◆ **Task instructions**
Filter the records below: which lines contain the word "silhouetted"? Copy each such line, treating uppercase and lowercase letters as different.
** START Records provided **
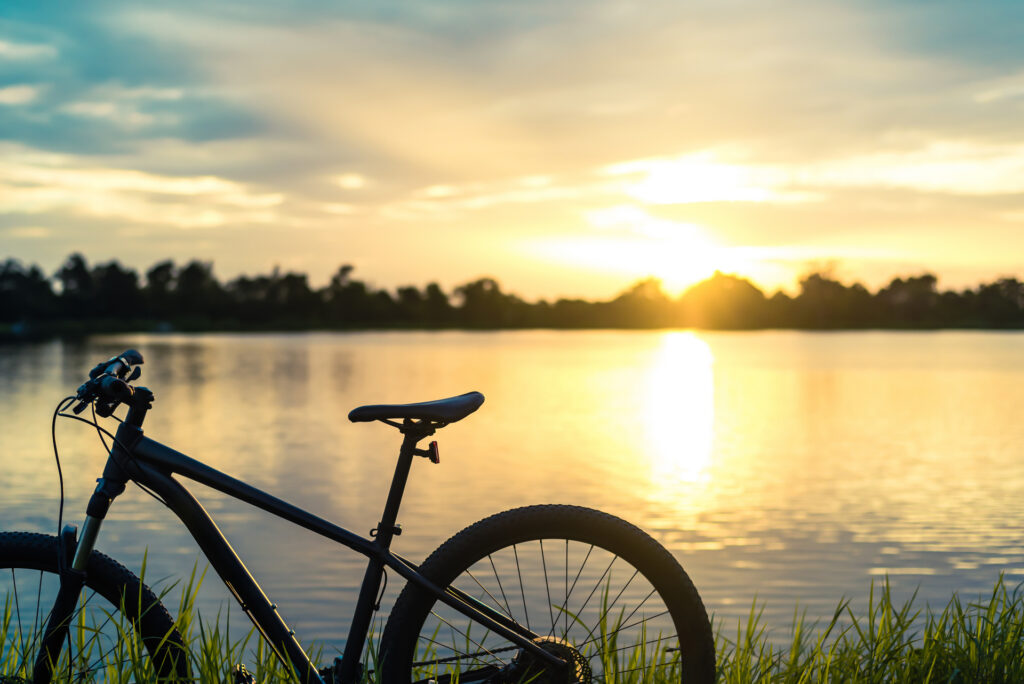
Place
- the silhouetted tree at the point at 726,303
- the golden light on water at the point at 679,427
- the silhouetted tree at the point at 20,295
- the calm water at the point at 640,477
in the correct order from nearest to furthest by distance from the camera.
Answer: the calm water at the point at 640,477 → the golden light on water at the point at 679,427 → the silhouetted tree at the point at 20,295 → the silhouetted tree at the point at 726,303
** END Records provided **
** START Records provided **
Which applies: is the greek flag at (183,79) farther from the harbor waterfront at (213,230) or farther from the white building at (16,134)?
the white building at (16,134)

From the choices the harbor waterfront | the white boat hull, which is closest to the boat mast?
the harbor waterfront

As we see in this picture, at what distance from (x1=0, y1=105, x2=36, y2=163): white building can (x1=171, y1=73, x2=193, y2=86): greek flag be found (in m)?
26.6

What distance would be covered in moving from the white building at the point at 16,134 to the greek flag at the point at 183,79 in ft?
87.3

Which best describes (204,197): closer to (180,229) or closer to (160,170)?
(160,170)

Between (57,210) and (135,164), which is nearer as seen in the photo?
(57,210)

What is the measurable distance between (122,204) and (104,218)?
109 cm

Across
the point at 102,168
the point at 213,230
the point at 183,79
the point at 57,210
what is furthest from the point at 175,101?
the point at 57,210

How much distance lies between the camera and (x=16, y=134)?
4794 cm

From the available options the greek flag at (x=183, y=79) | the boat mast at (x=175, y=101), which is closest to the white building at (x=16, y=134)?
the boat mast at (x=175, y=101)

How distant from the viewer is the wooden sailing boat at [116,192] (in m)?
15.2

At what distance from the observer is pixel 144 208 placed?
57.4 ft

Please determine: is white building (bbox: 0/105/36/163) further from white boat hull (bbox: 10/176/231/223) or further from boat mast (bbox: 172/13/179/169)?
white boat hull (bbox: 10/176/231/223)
** END Records provided **
** START Records provided **
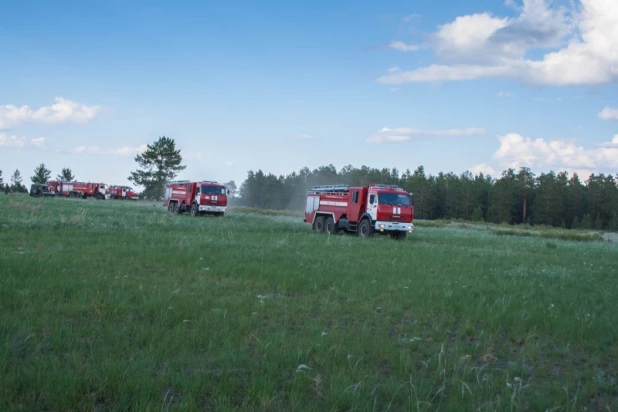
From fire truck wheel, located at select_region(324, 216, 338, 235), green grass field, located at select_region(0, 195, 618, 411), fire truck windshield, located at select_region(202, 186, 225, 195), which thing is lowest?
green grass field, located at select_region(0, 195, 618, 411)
** END Records provided **
◆ **Solution to this task**
- the silhouetted tree at the point at 726,303
- the silhouetted tree at the point at 20,295
Answer: the calm water at the point at 640,477 → the golden light on water at the point at 679,427 → the silhouetted tree at the point at 20,295 → the silhouetted tree at the point at 726,303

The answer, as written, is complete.